Reproduce the records below in full and exactly, without their images.

§ **Excerpts from a spatial dataset**
# # #

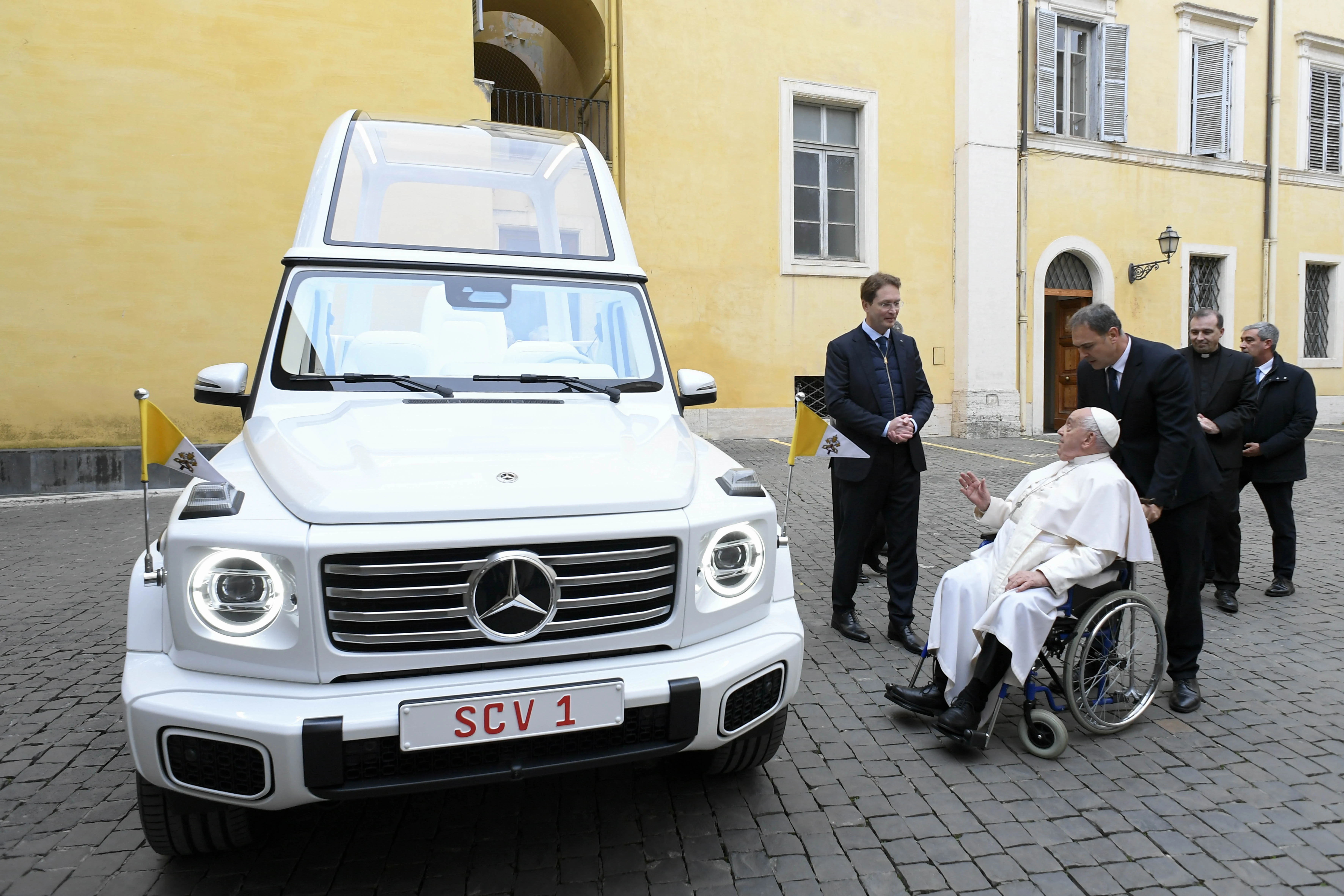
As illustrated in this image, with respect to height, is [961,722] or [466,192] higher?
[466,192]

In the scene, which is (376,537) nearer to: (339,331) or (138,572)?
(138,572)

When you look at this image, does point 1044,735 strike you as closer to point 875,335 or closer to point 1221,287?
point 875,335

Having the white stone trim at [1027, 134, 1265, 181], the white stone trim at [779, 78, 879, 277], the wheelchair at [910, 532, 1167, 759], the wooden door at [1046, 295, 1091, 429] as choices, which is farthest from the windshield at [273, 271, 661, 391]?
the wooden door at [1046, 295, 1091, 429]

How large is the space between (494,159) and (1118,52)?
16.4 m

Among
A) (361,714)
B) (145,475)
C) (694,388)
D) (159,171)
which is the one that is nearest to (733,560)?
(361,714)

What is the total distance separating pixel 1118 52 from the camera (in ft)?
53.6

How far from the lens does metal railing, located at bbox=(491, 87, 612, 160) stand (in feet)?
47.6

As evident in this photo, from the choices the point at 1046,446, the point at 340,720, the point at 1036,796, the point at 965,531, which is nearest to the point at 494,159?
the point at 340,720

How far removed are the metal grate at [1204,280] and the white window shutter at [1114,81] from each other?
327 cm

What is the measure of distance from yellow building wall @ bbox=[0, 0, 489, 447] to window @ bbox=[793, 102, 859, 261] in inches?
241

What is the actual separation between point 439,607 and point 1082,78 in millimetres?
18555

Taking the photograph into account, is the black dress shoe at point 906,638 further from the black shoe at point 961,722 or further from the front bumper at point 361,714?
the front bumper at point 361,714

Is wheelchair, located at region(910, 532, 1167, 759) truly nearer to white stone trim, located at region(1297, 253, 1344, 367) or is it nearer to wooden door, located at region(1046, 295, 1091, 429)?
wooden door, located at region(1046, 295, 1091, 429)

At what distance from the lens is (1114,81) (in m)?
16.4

# # #

§ **The response**
As illustrated in this image, with respect to height, is [961,722] or [466,192] higher?
[466,192]

In the scene, which is (376,537) nearer to: (339,331) or (138,572)?
(138,572)

When you look at this image, does point 1044,735 strike you as closer to point 875,335 or closer to point 1221,287?
point 875,335

Having the white stone trim at [1027, 134, 1265, 181], the white stone trim at [779, 78, 879, 277], the wheelchair at [910, 532, 1167, 759], the wooden door at [1046, 295, 1091, 429] as choices, which is farthest from the windshield at [273, 271, 661, 391]?
the wooden door at [1046, 295, 1091, 429]

How large is the space between (494,159) and (1118,52)?
16.4 m

Among
A) (361,714)
B) (145,475)
C) (694,388)
D) (159,171)
which is the one that is nearest to (733,560)?
(361,714)

What is the total distance separating pixel 1118 52 from the camera (in ft)?
53.6

How far from the lens does metal railing, located at bbox=(491, 87, 612, 160) stand (in feet)?
47.6

As evident in this photo, from the choices the point at 1046,446, the point at 340,720, the point at 1036,796, the point at 965,531, which is nearest to the point at 494,159?
the point at 340,720

How far removed are the metal grate at [1204,280] and the white window shutter at [1114,81] from each other?
327 cm

What is the measure of distance from yellow building wall @ bbox=[0, 0, 489, 447] to window @ bbox=[793, 102, 859, 261] in inches?
241

What is the actual separation between point 439,607 and point 1082,78 in millimetres?
18555

Taking the photograph into account, is the black dress shoe at point 906,638 further from the black shoe at point 961,722 or further from the front bumper at point 361,714?
the front bumper at point 361,714

Is wheelchair, located at region(910, 532, 1167, 759) truly nearer to white stone trim, located at region(1297, 253, 1344, 367) or is it nearer to wooden door, located at region(1046, 295, 1091, 429)?
wooden door, located at region(1046, 295, 1091, 429)

At what distance from the lens is (1114,81) (in m)?
16.4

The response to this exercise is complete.